Notwithstanding the foregoing, in no event shall Buyer be liable
for an aggregate amount greater than the Purchase Price for all
indemnifications hereunder.

          12.6 Indemnity Procedure.

               (a) If a claim for damages (a "Claim") is to be
made by a party entitled to indemnification hereunder against the
indemnifying party, the party claiming such indemnification shall
give a written notice ("Claim Notice") to the indemnifying party
as soon as practicable after the party entitled to
indemnification becomes aware of any fact, condition or event
which may give rise to damages for which indemnification may be
sought under Section 12.2 or Section 12.3, as the case may be. 
The Claim Notice shall describe in reasonable detail the factual
and legal basis for the claim and the damages that may be
assessed therewith to the extent then known.  The failure of any
indemnified party to give timely notice hereunder shall not
affect rights to indemnification hereunder, except to the extent
that the indemnifying party demonstrates actual damage caused by
such failure.

               (b)  After an indemnifying party's receipt of a
Claim Notice regarding a claim asserted by a third party filed
against a party seeking indemnification hereunder (a Third Party




<PAGE>
Claim"), if the indemnifying party shall acknowledge in writing
to the indemnified party that the indemnifying party shall be
obligated under the terms of its indemnity hereunder in
connection with such Third Party Claim, then the indemnifying
party shall be entitled, if it so elects, (i) to take control of
the defense and investigation of such Third Party Claim, (ii) to
employ and engage attorneys of its own choice to handle and
defend the Third Party Claim, at the indemnifying party's cost,
risk and expense unless the named parties to such Third Party
Claim include both the indemnifying party and the indemnified
party and the indemnified party has been advised in writing by
counsel that there may be one or more legal defenses available to
such indemnified party that are different from or additional to
those available to the indemnifying party, and (iii) to
compromise or settle such Third Party Claim, which compromise or
settlement shall be made only with the written consent of the
indemnified party, such consent not to be unreasonably withheld. 
If the indemnifying party fails to assume the defense of such
lawsuit or action within fifteen (15) calendar days after receipt
of notice thereof, the indemnified party against which such has
been asserted will (upon delivering notice to such effect to the
indemnifying party) have the right to undertake, at the
indemnifying party's cost and expense, the defense, compromise or
settlement of such lawsuit or action on behalf of and for the
account and risk of the indemnifying party; provided, however,
that such lawsuit or action shall not be compromised or settled
without the written consent of the indemnifying party, which
consent shall not be unreasonably withheld.  In the event the
indemnified party assumes the defense of the lawsuit or action,
the indemnified party will keep the indemnifying party reasonably
informed of the progress of any such defense, compromise or
settlement.  The indemnifying party shall be liable for any
settlement of any action effected pursuant to and in accordance
with this Section 12.6 and for any final judgment (subject to any
right of appeal), and the indemnifying party agrees to indemnify
and hold harmless the indemnified party from and against any
damages by reason of such settlement or judgment.

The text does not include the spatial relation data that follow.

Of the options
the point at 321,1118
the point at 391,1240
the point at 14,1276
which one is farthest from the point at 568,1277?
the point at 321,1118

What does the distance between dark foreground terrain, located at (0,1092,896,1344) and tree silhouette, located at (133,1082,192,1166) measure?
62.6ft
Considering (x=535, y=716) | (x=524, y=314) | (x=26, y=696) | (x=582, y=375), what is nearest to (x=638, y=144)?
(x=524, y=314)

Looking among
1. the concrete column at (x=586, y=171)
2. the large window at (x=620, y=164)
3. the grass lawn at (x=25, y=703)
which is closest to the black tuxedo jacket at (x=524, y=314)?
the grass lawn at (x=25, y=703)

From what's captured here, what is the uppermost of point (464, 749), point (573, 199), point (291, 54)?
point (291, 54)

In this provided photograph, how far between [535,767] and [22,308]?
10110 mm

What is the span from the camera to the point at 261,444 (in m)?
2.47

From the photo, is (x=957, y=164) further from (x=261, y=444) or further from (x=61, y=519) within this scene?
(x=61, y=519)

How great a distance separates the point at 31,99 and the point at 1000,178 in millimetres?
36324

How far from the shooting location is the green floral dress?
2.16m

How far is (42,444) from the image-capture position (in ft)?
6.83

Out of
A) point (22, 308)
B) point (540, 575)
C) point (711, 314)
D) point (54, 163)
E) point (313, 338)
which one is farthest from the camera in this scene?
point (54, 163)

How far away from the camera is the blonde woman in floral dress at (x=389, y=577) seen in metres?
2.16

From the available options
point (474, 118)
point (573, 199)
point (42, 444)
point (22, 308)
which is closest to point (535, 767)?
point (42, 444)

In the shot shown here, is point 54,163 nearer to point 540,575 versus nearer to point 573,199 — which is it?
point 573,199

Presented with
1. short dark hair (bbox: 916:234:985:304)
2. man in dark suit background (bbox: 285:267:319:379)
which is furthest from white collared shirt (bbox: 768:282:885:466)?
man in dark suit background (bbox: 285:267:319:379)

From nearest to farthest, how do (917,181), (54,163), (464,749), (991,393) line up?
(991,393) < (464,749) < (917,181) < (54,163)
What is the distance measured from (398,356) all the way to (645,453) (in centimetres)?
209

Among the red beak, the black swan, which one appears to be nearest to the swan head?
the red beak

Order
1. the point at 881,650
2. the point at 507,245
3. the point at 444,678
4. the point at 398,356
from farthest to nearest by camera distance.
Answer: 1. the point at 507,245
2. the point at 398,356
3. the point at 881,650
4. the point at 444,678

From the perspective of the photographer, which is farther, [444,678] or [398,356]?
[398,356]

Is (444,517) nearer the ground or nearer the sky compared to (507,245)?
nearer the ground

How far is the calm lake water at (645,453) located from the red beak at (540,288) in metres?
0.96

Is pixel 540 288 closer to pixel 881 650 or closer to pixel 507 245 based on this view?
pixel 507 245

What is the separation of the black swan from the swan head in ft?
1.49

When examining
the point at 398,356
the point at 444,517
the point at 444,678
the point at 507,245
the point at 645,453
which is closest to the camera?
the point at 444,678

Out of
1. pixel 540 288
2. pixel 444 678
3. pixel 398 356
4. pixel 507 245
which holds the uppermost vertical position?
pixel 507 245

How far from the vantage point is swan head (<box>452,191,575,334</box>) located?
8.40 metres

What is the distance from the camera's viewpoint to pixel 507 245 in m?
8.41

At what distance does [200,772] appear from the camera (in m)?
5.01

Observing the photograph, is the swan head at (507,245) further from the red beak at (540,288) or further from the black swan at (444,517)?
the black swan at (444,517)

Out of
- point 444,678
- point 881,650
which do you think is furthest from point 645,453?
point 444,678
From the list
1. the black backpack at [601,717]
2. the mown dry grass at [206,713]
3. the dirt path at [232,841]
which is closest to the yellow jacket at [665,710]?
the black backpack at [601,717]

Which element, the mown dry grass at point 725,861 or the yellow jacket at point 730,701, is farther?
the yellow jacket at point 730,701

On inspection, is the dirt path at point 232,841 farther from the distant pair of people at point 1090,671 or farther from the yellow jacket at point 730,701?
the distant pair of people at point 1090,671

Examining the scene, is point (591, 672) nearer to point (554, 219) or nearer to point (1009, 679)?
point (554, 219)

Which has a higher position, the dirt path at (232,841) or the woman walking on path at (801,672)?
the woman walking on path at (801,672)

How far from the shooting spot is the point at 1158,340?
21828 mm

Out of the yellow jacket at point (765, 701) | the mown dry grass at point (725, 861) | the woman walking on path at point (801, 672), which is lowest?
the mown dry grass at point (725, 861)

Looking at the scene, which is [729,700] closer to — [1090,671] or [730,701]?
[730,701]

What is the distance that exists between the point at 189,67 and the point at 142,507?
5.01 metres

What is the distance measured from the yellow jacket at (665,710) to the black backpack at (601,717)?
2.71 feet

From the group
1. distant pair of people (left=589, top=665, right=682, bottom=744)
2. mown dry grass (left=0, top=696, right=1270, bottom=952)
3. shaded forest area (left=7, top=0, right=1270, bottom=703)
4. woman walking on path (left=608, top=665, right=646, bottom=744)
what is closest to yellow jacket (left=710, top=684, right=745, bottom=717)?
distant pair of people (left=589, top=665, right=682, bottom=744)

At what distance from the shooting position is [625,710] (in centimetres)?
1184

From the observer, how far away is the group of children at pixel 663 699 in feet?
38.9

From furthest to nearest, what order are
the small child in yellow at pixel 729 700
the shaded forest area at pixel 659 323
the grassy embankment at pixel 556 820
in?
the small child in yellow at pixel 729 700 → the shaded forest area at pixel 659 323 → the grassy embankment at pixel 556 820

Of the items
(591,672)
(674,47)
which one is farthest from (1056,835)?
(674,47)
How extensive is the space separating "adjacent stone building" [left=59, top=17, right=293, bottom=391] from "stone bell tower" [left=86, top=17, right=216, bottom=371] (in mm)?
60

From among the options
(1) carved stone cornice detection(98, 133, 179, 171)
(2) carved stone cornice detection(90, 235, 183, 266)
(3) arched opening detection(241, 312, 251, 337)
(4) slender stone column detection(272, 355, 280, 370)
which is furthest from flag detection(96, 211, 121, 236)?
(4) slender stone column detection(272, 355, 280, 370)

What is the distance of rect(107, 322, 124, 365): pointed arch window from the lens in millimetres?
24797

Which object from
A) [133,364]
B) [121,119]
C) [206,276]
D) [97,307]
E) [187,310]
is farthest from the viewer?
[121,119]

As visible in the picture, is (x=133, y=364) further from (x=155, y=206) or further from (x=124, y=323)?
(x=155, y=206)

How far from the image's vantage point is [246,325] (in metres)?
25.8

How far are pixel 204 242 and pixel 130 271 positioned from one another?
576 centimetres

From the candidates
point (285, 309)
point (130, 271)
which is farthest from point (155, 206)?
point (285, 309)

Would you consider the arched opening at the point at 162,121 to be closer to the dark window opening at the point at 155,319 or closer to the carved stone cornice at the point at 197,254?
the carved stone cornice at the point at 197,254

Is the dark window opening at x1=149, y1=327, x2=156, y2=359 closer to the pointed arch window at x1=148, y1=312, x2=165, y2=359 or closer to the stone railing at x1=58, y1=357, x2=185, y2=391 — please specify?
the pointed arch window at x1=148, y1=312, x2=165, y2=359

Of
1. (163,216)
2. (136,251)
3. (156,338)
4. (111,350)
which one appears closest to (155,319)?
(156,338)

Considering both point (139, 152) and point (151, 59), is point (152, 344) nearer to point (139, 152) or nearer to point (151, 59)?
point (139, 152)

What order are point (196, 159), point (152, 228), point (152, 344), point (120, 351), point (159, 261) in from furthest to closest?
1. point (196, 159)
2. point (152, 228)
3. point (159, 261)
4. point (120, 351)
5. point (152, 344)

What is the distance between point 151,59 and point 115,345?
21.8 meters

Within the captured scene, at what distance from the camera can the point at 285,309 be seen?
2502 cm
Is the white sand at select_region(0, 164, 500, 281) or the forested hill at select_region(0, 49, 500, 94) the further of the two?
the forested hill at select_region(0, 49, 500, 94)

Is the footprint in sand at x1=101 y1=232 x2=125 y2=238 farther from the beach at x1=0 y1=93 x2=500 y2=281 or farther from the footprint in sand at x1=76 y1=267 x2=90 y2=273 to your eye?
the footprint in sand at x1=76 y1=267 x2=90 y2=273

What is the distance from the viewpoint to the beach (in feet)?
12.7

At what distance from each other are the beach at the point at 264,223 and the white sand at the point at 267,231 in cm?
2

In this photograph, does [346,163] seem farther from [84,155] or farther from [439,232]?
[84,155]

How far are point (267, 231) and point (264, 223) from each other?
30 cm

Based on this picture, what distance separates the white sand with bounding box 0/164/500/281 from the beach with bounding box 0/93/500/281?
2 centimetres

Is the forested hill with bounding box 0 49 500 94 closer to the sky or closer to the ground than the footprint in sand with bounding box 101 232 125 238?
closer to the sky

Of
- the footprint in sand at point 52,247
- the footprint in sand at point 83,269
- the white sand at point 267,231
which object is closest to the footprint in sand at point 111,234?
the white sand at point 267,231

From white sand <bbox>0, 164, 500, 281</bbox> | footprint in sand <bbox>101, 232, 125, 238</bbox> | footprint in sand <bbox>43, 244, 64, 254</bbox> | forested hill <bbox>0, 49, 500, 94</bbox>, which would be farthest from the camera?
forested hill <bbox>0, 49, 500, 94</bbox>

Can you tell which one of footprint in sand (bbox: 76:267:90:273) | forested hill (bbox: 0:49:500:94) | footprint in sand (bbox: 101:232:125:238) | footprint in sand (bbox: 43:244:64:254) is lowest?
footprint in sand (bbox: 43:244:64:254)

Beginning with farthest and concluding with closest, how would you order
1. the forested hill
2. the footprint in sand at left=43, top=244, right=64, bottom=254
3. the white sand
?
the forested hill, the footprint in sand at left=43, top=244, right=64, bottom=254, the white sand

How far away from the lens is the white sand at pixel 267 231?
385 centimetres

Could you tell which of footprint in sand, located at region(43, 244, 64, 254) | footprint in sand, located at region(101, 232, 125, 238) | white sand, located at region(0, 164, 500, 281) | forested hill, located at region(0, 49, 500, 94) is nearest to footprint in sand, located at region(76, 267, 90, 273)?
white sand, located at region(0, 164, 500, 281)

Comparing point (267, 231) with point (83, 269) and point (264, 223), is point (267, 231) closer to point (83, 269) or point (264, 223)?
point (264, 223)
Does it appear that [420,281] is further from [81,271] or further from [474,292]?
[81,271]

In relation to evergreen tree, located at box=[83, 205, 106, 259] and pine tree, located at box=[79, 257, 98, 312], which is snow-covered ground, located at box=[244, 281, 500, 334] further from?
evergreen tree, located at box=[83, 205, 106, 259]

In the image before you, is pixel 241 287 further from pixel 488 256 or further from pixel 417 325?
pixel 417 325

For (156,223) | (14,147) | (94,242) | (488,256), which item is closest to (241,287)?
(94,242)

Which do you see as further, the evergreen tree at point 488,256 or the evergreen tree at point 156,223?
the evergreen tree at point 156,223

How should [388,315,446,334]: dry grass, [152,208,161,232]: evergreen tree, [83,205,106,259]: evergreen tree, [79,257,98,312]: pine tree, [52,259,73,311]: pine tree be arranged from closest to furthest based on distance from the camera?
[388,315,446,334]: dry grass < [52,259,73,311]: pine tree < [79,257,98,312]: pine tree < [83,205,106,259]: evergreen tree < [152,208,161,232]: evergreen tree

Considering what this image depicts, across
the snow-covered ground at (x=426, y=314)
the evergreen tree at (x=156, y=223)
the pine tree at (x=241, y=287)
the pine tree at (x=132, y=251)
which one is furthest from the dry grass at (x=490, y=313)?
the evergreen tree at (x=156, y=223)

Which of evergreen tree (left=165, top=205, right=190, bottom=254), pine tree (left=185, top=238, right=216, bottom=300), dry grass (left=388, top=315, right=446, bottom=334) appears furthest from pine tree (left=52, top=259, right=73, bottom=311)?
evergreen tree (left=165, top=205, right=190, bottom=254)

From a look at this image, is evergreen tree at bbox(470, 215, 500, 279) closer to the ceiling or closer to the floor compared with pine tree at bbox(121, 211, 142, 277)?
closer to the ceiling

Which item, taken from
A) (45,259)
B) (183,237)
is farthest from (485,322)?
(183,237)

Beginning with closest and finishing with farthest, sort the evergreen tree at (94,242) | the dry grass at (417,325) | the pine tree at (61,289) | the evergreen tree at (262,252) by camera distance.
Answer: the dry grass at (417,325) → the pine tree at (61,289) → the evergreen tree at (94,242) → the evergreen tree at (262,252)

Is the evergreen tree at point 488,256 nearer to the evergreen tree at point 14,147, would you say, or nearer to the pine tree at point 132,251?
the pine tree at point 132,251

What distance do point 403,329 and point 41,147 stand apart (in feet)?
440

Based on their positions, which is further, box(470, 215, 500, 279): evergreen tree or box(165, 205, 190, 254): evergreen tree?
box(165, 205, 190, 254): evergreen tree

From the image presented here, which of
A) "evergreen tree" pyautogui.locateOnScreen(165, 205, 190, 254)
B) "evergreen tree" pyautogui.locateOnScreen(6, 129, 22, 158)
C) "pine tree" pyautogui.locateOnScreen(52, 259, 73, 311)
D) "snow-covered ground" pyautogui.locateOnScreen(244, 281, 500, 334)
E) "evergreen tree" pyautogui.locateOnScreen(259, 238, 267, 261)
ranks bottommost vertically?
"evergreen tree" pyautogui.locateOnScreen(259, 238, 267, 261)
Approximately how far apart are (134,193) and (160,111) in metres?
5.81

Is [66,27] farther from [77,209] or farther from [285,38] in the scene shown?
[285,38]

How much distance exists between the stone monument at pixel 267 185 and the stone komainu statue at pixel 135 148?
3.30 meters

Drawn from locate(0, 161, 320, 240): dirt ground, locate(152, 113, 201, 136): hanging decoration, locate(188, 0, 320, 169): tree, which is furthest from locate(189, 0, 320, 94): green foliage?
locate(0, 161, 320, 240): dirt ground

          12.7 Reduction for Insurance and Taxes.  The amount (an
"Indemnity Payment") which an indemnifying party is required to
pay on behalf of any indemnified party pursuant to this Article
XII shall be reduced by the amount of any insurance proceeds
theretofore or thereafter actually received by or on behalf of
the indemnified party in reduction of the related indemnifiable
loss.  An indemnified party which shall have received or on
behalf of which there shall be paid an Indemnity Payment and
which shall subsequently receive insurance proceeds in respect of
the related indemnifiable loss, shall pay to the indemnifying
party the amount of such insurance proceeds or, if lesser, the
amount of the Indemnity Payment.  Where any tax benefit is
available to the indemnified party with respect to an
indemnifiable event, the Indemnity Payment shall be reduced
dollar for dollar by the amount of such tax benefit actually
received.





<PAGE>

          12.8  Exclusivity as to Representations.  Following the
Closing, the rights to indemnification provided by this Article
XII shall be exclusive with respect to a breach of representation
or warranty contained in this Agreement and shall be construed to
exclude and preclude the exercise of, and shall be in
substitution and replacement of, any other rights of the parties
hereto, express or implied, under this Agreement or applicable
law, except in the event of a fraudulent breach of a
representation or warranty. 

          12.9 Non-Exclusivity as to Covenants.  Except as
specifically set forth in Section 12.8, the rights to
indemnification provided by this Article XII are not exclusive
and shall not be construed to exclude or preclude the exercise
of, and shall not be in substitution or replacement of, any other
rights of the parties hereto, express or implied, under this
Agreement or applicable law.

                          ARTICLE XIII

                          MISCELLANEOUS
          13.1  Entire Agreement.  This Agreement, together with
all Schedules and Ancillary Agreements, constitutes the entire
Agreement and supersedes all prior agreements and understandings,
both written  and oral, between the parties hereto with respect
to the subject matter hereof and no party shall be liable or
bound to the other in any manner by any warranties,
representations, covenants or agreements except as specifically
set forth herein or expressly required to be made or delivered
pursuant hereto.

          13.2  Modifications.  Any amendment, change or
modification of this Agreement shall be void unless in writing
and signed by all parties hereto.

          13.3  Further Assurances.  From time to time after the
Closing Date, Companies will execute all such instruments and
take all such actions as Buyer shall reasonably request in order
more effectively to convey and transfer all of the Subject Assets
to Buyer.  Company, Shareholder and Buyer shall also execute and
deliver to the appropriate other party such other instruments as
may be reasonably required in connection with the performance of
this Agreement and each shall take all further actions as may be
reasonably required to carry out the transactions contemplated by
this Agreement.

          13.4  Binding Effect and Benefits.  This Agreement
shall be binding upon and shall inure to the benefit of Buyer and
Companies and their respective successors, permitted assigns,
transferees and legal representatives.  This Agreement shall not
be assignable by any party hereto except Buyer may assign this
Agreement to a wholly-owned subsidiary corporation, provided
however that any such assignment shall not relieve Buyer of any
of its obligations hereunder.




<PAGE>

          13.5  Expenses.  Companies and Buyer shall each bear
and pay all costs and expenses respectively incurred by each of
them on their behalf in connection with this Agreement,
including, without limitation, fees and expenses of their own
financial consultants, accountants and counsel.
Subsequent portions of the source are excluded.